Segment Open

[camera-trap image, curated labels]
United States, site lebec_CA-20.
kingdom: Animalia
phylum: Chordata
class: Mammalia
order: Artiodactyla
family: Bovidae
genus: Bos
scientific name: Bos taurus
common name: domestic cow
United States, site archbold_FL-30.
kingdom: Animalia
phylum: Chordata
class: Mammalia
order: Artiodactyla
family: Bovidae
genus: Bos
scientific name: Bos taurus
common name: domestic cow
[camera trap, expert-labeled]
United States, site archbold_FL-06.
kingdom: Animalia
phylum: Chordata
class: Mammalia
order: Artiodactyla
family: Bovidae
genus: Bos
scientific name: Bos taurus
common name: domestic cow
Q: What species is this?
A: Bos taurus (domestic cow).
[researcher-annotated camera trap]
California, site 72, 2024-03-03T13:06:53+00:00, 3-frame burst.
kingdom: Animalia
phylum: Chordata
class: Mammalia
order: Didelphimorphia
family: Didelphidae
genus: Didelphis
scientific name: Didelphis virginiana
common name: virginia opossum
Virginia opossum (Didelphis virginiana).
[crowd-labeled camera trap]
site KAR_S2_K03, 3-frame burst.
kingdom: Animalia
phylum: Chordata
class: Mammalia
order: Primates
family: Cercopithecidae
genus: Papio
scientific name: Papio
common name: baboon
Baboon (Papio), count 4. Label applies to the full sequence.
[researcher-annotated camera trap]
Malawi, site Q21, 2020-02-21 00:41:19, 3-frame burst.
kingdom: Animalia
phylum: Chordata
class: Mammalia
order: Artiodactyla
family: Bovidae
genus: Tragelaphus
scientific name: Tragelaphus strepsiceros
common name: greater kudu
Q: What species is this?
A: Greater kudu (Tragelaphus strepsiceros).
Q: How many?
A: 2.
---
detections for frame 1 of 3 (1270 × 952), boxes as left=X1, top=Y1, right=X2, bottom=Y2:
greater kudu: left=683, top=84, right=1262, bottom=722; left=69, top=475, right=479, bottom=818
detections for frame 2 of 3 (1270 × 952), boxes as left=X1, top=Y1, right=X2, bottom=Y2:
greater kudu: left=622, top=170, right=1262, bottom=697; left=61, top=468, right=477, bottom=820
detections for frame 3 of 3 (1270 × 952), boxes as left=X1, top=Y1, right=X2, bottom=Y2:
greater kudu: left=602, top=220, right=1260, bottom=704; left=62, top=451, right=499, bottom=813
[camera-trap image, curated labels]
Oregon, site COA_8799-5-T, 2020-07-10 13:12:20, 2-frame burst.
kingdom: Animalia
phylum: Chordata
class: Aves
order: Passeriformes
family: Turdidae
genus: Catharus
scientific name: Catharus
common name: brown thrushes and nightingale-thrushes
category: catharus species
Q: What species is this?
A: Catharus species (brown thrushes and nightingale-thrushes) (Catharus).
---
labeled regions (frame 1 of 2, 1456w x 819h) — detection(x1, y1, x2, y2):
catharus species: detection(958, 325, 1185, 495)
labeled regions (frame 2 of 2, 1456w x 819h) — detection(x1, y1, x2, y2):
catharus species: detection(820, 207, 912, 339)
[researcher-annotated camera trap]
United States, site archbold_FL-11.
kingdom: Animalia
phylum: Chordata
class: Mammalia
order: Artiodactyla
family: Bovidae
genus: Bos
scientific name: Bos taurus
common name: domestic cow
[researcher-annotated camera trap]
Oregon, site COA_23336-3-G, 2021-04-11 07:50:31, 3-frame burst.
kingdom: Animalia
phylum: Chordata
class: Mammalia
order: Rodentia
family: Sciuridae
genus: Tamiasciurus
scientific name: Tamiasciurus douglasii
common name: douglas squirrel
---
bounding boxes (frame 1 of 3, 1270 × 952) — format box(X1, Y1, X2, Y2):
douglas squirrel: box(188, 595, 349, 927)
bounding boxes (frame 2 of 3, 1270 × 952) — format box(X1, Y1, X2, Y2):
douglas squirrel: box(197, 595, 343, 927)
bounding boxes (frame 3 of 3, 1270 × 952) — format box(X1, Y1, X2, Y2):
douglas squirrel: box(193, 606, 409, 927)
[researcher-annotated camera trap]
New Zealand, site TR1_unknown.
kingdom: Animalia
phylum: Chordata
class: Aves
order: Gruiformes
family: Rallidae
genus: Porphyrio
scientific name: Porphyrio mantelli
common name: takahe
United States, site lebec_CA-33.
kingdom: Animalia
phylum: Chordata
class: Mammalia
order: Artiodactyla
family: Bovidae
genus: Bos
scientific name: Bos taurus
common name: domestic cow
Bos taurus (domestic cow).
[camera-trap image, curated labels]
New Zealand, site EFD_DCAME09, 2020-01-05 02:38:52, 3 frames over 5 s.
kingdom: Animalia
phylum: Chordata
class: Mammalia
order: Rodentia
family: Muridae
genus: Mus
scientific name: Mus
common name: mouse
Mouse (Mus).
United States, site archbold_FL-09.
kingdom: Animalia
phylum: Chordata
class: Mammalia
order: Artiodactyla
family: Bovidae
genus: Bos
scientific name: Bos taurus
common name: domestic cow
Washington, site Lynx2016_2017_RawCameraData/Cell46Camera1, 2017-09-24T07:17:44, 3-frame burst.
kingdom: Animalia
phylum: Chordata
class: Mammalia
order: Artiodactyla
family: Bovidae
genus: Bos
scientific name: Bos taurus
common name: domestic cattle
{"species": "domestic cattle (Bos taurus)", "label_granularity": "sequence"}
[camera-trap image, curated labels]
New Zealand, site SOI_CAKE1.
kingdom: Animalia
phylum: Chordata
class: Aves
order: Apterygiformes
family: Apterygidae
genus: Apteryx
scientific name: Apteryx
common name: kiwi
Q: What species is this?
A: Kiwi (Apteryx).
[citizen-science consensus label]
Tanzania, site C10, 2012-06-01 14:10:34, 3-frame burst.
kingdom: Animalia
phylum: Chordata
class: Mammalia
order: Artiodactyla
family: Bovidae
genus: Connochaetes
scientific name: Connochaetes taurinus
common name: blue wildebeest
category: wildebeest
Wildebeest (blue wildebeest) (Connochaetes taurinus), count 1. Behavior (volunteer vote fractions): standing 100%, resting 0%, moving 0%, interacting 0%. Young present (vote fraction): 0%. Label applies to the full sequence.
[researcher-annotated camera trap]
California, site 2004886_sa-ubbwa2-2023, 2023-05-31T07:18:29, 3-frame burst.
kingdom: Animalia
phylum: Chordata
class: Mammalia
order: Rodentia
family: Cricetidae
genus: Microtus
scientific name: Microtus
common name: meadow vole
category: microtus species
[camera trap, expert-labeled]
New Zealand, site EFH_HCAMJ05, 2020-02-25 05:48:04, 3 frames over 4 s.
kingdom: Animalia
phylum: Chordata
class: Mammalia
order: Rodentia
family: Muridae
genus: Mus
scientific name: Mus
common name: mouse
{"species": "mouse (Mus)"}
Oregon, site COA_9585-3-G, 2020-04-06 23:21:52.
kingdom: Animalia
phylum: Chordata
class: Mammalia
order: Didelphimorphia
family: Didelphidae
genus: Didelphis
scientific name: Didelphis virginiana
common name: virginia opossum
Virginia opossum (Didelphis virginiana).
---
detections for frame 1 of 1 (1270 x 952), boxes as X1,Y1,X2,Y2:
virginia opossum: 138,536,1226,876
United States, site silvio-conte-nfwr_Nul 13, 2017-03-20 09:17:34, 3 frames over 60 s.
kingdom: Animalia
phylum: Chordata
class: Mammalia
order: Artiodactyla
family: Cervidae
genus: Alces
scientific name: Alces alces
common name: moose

Segment Closed

Description of the task -> All that is wanted is the stretch of lines above from the one containing "genus: Apteryx" through the one containing "genus: Connochaetes", duplicated exactly.

Written answer ->
genus: Apteryx
scientific name: Apteryx
common name: kiwi
Q: What species is this?
A: Kiwi (Apteryx).
[citizen-science consensus label]
Tanzania, site C10, 2012-06-01 14:10:34, 3-frame burst.
kingdom: Animalia
phylum: Chordata
class: Mammalia
order: Artiodactyla
family: Bovidae
genus: Connochaetes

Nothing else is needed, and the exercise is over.